▸ **Stated exercise**
Show every line in the records below that contains the word "left", copying each line in full.

▸ **Data lines**
## START

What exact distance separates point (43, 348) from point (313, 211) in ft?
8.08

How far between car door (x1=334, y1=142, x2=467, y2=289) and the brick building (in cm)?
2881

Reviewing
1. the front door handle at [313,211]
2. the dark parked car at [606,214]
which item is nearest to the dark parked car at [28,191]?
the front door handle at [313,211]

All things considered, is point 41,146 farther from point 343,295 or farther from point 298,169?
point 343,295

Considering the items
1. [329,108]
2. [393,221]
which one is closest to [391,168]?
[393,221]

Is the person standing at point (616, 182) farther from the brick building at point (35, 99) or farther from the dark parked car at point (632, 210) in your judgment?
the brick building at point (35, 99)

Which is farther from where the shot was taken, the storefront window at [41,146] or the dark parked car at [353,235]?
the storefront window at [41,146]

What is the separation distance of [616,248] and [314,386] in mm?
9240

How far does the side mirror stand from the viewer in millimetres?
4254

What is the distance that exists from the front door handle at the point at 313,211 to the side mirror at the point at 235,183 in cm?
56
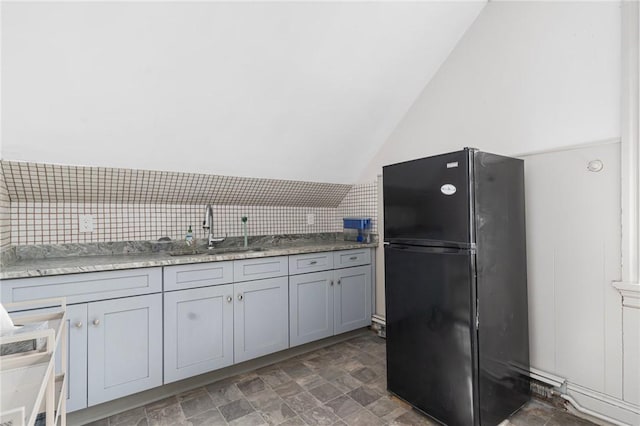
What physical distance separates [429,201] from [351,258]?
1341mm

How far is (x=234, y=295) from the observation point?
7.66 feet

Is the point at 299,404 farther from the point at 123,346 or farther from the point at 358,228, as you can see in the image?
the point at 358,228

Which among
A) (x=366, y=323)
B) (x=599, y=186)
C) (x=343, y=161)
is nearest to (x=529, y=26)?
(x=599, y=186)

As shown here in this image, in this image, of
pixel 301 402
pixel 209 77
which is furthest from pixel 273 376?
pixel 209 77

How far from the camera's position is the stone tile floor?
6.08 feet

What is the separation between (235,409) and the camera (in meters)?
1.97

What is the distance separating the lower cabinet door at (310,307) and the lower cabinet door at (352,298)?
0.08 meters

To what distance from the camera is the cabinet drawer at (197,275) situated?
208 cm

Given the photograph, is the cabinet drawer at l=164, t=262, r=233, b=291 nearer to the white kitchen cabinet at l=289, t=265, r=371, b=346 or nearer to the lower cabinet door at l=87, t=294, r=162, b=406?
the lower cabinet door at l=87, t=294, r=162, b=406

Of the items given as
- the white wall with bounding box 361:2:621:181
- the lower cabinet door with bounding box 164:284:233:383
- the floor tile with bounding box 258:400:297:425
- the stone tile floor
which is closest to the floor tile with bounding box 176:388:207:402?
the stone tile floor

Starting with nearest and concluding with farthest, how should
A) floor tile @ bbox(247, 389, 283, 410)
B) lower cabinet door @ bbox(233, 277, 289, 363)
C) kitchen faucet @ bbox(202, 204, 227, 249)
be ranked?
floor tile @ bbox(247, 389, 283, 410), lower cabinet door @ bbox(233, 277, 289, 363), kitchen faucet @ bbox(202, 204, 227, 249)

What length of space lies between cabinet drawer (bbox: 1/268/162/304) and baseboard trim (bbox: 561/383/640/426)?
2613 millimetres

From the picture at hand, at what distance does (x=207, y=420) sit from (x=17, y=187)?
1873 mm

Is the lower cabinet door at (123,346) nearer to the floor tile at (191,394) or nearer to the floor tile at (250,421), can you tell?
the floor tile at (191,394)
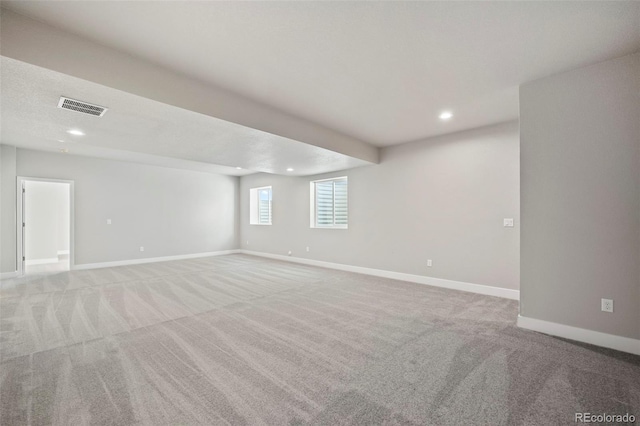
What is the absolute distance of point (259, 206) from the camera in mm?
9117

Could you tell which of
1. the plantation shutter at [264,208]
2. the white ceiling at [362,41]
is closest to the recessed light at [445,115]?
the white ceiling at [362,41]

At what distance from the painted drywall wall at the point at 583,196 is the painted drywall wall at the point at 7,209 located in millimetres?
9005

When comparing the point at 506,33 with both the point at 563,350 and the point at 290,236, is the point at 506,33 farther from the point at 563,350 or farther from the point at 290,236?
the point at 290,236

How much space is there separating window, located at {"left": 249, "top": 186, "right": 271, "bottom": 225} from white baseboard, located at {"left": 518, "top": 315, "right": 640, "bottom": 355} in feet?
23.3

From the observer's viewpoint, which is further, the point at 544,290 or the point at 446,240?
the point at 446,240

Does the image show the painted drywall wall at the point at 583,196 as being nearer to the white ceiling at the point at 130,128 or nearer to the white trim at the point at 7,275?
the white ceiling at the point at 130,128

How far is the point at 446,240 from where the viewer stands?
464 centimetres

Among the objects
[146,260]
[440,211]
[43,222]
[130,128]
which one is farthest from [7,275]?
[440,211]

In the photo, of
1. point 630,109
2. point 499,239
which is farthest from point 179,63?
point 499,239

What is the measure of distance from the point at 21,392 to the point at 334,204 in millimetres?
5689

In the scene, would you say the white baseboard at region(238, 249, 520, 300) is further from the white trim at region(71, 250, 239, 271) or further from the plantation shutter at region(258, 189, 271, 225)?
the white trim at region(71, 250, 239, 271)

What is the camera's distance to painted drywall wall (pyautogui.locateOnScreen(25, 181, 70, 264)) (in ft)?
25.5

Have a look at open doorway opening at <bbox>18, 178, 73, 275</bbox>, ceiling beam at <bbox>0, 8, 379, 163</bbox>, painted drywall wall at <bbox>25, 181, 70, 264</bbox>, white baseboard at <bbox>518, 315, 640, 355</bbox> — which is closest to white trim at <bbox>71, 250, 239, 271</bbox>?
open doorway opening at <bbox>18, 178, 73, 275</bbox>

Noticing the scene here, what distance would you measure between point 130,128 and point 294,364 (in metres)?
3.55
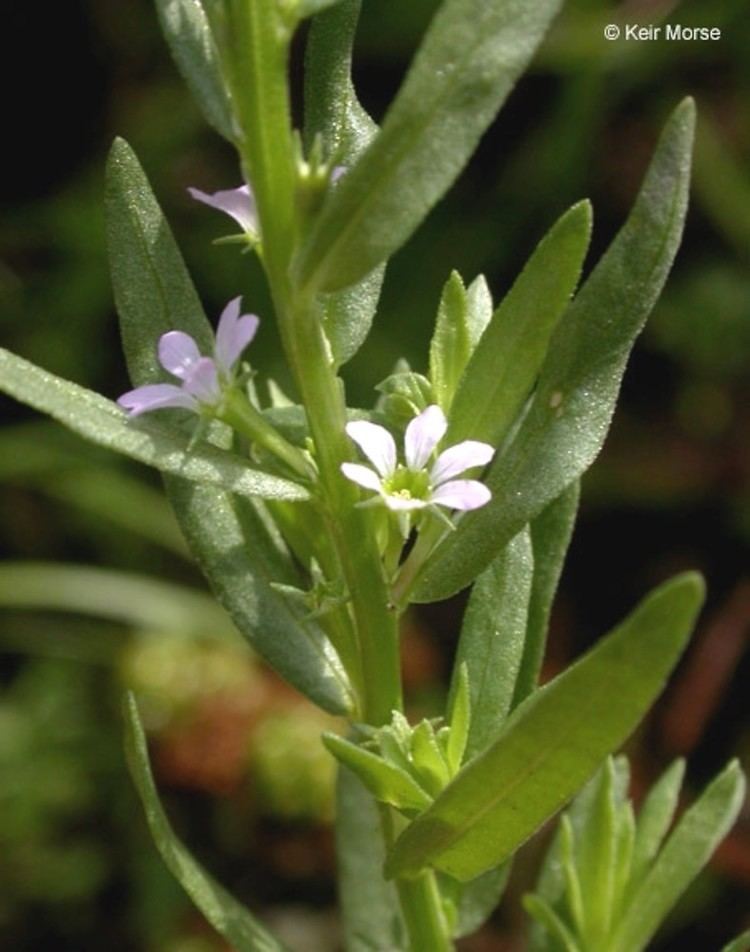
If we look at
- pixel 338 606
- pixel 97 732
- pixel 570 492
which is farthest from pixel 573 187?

## END
## START

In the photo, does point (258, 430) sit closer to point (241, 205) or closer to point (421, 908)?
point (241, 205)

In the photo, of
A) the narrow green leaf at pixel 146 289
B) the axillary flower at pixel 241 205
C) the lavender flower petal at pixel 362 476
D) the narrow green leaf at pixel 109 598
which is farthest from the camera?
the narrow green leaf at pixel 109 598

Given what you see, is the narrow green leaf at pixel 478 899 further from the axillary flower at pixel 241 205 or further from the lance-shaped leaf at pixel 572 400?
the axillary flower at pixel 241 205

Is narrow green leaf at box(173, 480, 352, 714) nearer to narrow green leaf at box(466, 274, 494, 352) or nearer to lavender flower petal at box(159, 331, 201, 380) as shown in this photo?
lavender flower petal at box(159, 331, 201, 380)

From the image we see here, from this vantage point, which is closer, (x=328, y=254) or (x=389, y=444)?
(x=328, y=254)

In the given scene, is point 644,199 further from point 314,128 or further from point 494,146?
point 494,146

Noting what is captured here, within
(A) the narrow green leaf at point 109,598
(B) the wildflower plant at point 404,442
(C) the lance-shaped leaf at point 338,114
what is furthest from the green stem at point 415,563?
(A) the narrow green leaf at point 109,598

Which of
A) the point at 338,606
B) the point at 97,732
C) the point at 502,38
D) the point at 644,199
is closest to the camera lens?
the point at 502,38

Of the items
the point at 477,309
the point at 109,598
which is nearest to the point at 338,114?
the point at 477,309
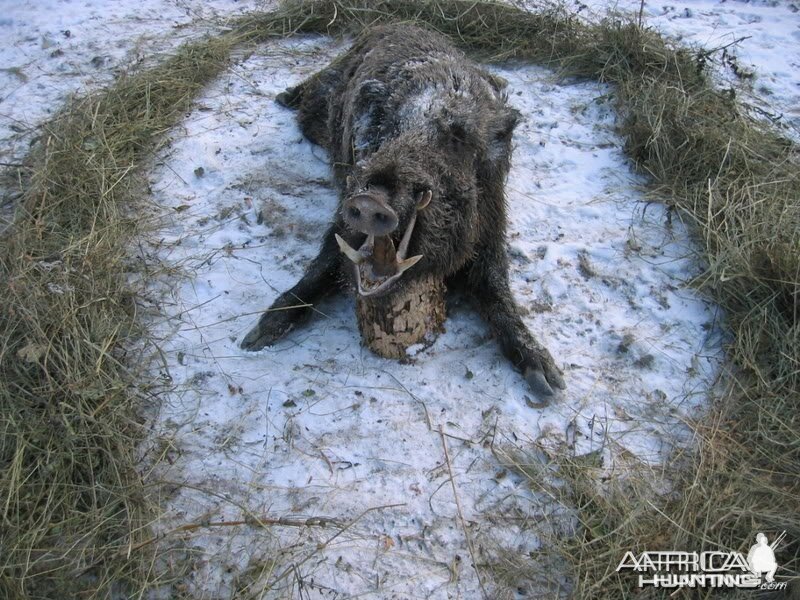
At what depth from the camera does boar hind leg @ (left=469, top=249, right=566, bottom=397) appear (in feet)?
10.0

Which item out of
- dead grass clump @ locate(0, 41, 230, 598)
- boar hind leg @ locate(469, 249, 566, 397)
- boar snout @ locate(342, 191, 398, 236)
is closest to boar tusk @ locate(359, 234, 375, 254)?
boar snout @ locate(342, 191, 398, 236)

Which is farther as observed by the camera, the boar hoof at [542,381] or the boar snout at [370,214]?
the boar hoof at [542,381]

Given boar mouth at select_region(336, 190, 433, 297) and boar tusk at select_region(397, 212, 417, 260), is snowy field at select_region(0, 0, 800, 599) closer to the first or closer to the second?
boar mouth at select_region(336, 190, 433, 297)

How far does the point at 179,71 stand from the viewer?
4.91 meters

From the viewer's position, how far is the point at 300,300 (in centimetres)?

## END
## START

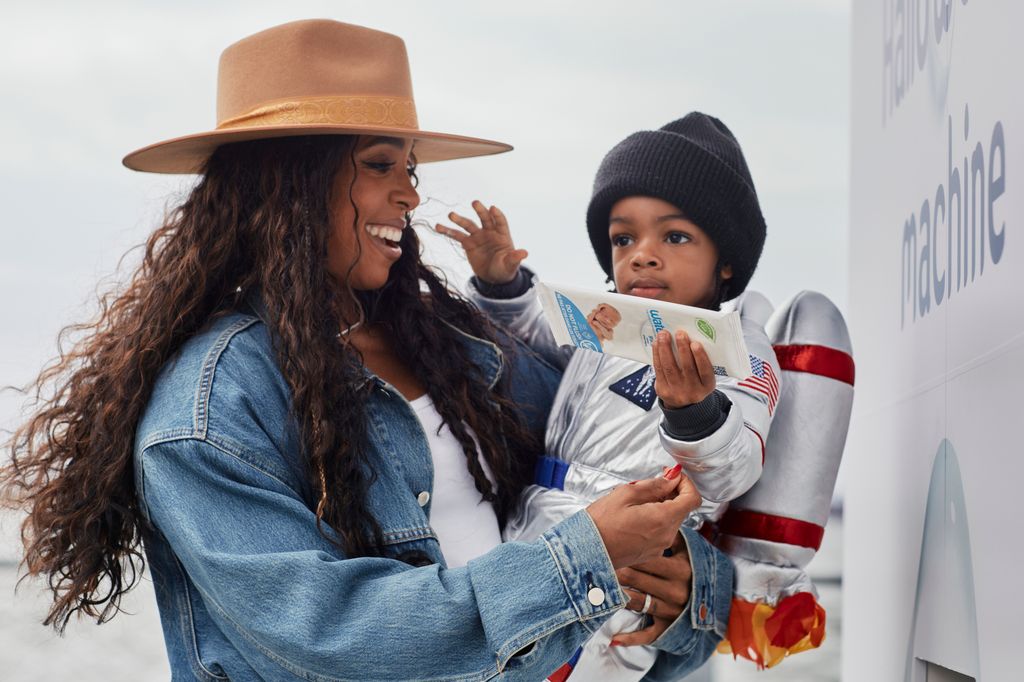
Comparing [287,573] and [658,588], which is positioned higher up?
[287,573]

## END

▸ **Written answer**
How much space is there separating window, located at {"left": 249, "top": 186, "right": 271, "bottom": 225} from white baseboard, located at {"left": 518, "top": 315, "right": 640, "bottom": 355} in feet?
At what depth from the camera does boar hind leg @ (left=469, top=249, right=566, bottom=397) appear (in feet)?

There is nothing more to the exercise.